Pointing out that the future of delivery revenue goes beyond just shipping and delivery cost, Amling says smart companies are “playing offense,” versus attempting to defend their territory. “This is the era of organizational velocity,” he adds, “which is the ability to observe, accept (or not), and act (or not) on threats and opportunities facing the firm with speed and agility.”
Session 5: Robotics
State of robotics: Consider robotics in 2021
Robots, including autonomous mobile robots (AMRs), are seeing a rapid uptick in logistics and supply chain operations, with their usage projected to increase as the world recovers from the pandemic.
In this session, presenter Jeff Hedges, president at JHedges Consulting, offers attendees an in-depth look at the different types of robots coming into the market, and examines the value proposition behind these various approaches. He also explores how operations can better tie robotics in with automation and the workforce as logistics and supply chain operations work to build their long-term resilience strategy.
“There’s a lot of hope and a lot in interest in these technologies as we see dozens, if not hundreds, of venture capitalists and private equity firms continuing to invest,” says Hedges, who estimates that the robotics market will reach $4 billion by 2025. The industry is also seeing more investment in AI, even as a standalone technology, he adds.
Explaining that autonomous mobile
robots (AMRs) are vehicles made to transport an item from point A to point B, Hedges says these vehicles don’t eliminate the picker; they just decrease travel time. Picking robots are made with more of an item picking focus, and are improving in the area of handling or sorting returns, kit assembly, and order verification and accuracy, while also making operations more cost effective.
During the coming year, Hedges expects labor availability to be a major concern—yet another reason why more companies are turning to robotics for help. “We’re past the early adopter phase,” he says. “Companies are definitely accelerating implementation plans.”
Session 6: Reshoring
Global strategy: The pros and cons of reshoring
High transportation costs, supply chain interruptions, and global trade wars are all pushing companies to reexamine their global manufacturing and sourcing strategies. Some of them are bringing their operations back to the U.S. through a process known as “reshoring.”
This session finds Rosemary Coates, executive director of the Reshoring Institute, walking attendees through the offshoring timeline and showing why reshoring may be a good choice for organizations now and in the aftermath of the global pandemic. “In the 1990s and 2000s, offshoring to China was the economic strategy for many U.S. manufacturers,” Coates says. “Fast forward to 2020, and companies are looking to move away from China and back to the U.S.”
Coates says that the catalyst for reshoring was the 2012 election, although companies didn’t immediately start moving their operations. “It was the turning point and beginning of the reshoring movement in America,” she says.

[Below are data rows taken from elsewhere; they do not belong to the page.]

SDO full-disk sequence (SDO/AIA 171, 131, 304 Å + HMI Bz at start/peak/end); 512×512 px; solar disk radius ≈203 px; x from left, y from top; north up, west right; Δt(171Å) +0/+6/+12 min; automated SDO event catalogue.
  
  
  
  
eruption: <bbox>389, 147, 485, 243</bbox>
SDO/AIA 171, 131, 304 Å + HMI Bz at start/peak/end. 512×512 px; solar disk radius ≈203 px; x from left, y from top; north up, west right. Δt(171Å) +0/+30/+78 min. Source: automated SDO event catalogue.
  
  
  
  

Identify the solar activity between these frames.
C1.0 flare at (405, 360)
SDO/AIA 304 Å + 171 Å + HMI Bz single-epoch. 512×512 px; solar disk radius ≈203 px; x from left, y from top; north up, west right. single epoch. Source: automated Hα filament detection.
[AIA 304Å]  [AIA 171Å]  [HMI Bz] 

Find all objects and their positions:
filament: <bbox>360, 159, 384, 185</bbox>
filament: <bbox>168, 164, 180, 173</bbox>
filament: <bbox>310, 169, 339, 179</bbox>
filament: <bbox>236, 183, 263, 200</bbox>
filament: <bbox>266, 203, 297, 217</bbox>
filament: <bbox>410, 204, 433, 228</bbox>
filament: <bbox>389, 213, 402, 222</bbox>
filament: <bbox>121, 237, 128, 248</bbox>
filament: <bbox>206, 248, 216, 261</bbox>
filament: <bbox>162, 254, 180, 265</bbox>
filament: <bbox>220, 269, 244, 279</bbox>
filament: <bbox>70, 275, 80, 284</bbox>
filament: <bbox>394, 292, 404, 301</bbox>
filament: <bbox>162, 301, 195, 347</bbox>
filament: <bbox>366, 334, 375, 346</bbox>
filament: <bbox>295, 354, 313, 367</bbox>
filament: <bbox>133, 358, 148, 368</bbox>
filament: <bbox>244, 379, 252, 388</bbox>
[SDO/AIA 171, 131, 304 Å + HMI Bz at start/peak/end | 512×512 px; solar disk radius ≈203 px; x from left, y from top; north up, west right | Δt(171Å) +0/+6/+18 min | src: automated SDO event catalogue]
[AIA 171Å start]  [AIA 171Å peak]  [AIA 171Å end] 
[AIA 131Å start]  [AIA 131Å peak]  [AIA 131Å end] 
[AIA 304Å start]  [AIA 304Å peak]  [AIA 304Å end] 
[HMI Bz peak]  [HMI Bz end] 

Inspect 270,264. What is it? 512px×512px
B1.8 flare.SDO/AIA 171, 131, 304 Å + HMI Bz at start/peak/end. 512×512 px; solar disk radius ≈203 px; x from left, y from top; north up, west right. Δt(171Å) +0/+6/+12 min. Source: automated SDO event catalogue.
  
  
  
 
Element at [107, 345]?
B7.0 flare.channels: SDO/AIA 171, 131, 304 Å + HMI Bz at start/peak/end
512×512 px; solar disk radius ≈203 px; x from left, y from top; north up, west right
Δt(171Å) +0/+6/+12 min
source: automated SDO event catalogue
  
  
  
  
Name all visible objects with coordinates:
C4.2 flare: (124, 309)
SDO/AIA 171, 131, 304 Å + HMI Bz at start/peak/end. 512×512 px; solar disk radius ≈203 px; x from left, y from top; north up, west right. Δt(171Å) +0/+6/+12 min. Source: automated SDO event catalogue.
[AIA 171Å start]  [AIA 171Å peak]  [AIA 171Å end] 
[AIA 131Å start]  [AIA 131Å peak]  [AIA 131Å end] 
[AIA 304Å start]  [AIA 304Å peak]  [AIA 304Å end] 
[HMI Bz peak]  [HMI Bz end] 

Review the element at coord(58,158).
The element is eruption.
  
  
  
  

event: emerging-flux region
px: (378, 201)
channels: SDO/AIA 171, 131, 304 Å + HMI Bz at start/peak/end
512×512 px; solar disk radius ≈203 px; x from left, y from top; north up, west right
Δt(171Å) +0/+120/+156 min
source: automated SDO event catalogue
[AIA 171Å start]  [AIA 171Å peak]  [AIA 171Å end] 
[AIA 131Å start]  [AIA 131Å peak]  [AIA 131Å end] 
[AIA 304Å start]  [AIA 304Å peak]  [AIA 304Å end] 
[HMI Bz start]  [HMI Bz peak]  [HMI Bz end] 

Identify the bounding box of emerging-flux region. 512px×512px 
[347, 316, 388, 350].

To companies that are considering this move, she says the first step is to evaluate your total cost of ownership (TCO). Factoring in variables like automation, proximity to markets, order fulfillment times, logistics costs, the value of “Made in USA,” customer preferences, and economic incentives.
“Every company is different and decisions cannot be made on numbers alone,” she explains. “Doing your cost of ownership is not simply a comparison of costs; you really have to look at the whole strategy of reshoring in order to make an effective case for bringing manufacturing back.”